(Page excerpt Opens)

Japanese warrior, nurse, and scholar (1845–1932)

Niijima Yae (新島八重, née Yamamoto (山本); 1 December 1845 – 14 June 1932), also known as Yamamoto Yaeko (山本 八重子), was a Japanese educator, nurse, and scholar during the Bakumatsu and Meiji era. Her samurai family belonged to the Hoshina clan, loyal to the Tokugawa Shogunate. Skilled in gunnery, she helped defend the Aizu Domain during the Boshin War, earning her the nicknames “Nightingale of Japan” and “Bakumatsu Joan of Arc”.

Yaeko served as a nurse during the Russo-Japanese War and Sino-Japanese War, and became the first woman outside of Imperial House of Japan after the Meiji Restoration (originated in 1870s) to be decorated for her service to the country. She was famously known as the wife of Joseph Hardy Neesima, the founder of Doshisha English School in 1875. With the help of American missionary Alice J. Starkweather, they co-founded the Doshisha Girls’ School a year later.

(Page excerpt Closes)

- Assigned task 1:
According to the Niijima Yae passage, what nicknames did she earn for defending the Aizu Domain during the Boshin War?
- Assigned task 2:
Reproduce the Niijima Yae passage between "Yaeko served as" and "a year later.", inclusive.

(Extracted data Opens)

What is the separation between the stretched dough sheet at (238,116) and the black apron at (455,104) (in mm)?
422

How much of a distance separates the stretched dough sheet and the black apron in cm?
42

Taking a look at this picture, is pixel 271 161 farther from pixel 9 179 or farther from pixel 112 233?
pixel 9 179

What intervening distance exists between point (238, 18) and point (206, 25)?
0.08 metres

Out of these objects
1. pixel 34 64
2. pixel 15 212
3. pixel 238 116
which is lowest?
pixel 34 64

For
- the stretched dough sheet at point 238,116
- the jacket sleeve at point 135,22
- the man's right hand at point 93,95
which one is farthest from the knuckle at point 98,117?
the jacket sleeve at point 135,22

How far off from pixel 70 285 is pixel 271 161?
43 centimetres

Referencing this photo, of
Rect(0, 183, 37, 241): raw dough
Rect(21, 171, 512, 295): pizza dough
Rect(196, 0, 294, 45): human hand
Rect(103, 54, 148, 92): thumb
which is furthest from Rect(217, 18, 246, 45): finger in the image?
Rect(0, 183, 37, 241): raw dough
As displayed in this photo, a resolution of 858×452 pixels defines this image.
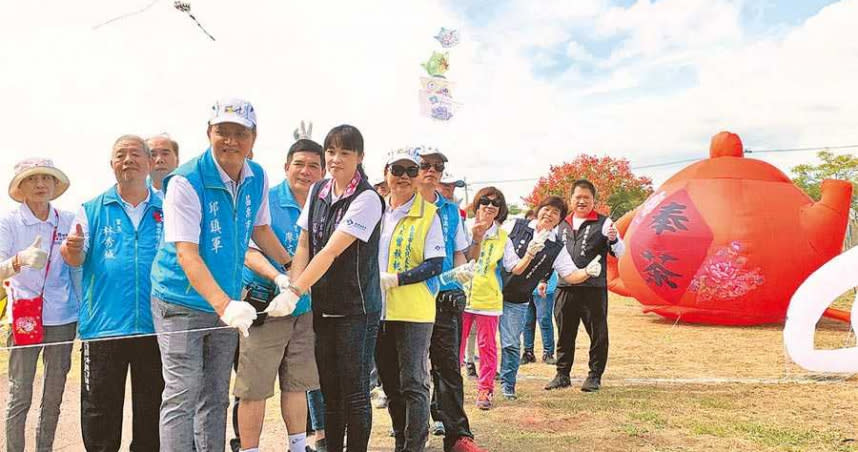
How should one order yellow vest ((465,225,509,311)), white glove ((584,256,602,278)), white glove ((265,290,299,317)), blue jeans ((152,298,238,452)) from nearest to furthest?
blue jeans ((152,298,238,452)) → white glove ((265,290,299,317)) → yellow vest ((465,225,509,311)) → white glove ((584,256,602,278))

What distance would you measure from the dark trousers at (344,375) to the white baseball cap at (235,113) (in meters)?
1.01

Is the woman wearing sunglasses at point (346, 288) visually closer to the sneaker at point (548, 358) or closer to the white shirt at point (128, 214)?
the white shirt at point (128, 214)

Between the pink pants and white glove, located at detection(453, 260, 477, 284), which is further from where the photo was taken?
the pink pants

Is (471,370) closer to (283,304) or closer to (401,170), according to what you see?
(401,170)

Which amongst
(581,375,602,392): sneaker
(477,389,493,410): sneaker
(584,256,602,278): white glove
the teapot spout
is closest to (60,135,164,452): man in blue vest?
(477,389,493,410): sneaker

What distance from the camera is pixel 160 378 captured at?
325 cm

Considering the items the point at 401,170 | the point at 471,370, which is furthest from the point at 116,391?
the point at 471,370

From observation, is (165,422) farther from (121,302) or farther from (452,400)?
(452,400)

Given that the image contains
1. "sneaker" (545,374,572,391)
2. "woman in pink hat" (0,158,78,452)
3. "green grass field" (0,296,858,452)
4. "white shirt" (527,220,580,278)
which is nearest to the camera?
"woman in pink hat" (0,158,78,452)

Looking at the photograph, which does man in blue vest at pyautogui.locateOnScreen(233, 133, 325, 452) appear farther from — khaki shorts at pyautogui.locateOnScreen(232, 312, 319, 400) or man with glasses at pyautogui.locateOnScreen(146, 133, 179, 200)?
man with glasses at pyautogui.locateOnScreen(146, 133, 179, 200)

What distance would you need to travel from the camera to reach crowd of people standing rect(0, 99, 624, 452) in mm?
2756

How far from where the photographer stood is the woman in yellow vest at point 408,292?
12.1 ft

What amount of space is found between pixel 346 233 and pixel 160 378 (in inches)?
46.8

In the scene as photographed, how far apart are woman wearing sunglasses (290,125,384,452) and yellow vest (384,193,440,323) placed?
381 mm
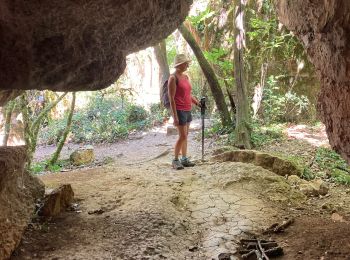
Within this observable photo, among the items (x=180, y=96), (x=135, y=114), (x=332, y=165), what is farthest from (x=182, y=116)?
(x=135, y=114)

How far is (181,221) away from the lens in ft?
14.9

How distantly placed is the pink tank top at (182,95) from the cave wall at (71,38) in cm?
189

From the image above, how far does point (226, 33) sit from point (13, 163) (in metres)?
11.2

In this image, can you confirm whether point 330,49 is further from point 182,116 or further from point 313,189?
point 182,116

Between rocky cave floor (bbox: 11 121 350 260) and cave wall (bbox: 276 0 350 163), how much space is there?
3.50 feet

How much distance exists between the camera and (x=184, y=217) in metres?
4.69

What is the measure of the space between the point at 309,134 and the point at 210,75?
10.3ft

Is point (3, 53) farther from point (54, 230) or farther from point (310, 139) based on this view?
point (310, 139)

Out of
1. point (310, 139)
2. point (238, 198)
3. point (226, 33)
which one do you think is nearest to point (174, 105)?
point (238, 198)

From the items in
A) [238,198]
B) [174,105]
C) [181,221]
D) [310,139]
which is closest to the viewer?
[181,221]

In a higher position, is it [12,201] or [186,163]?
[12,201]

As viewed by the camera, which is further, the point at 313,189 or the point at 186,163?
the point at 186,163

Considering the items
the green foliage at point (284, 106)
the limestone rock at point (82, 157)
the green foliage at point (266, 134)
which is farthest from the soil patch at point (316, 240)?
the green foliage at point (284, 106)

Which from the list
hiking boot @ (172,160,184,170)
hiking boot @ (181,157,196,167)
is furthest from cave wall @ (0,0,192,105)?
hiking boot @ (181,157,196,167)
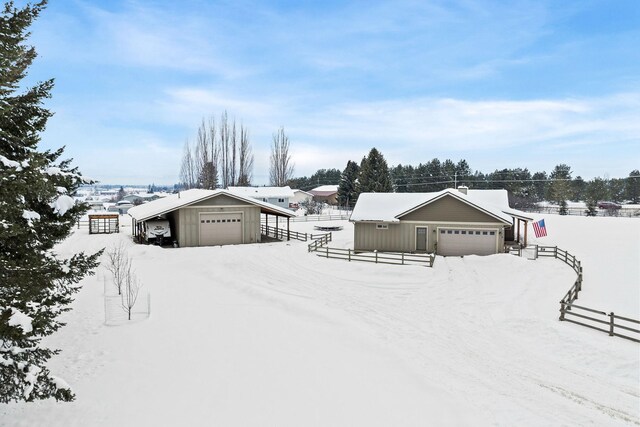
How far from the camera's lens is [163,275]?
20250mm

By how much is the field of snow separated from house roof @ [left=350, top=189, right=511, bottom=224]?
6.81m

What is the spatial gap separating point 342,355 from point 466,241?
61.9 ft

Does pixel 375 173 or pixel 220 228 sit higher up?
pixel 375 173

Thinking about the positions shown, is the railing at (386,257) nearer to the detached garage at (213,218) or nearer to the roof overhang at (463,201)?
the roof overhang at (463,201)

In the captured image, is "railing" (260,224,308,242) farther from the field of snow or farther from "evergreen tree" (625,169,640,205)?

(Extracted data Closes)

- Reply 1:
"Nightingale of Japan" and "Bakumatsu Joan of Arc".

- Reply 2:
Yaeko served as a nurse during the Russo-Japanese War and Sino-Japanese War, and became the first woman outside of Imperial House of Japan after the Meiji Restoration (originated in 1870s) to be decorated for her service to the country. She was famously known as the wife of Joseph Hardy Neesima, the founder of Doshisha English School in 1875. With the help of American missionary Alice J. Starkweather, they co-founded the Doshisha Girls’ School a year later.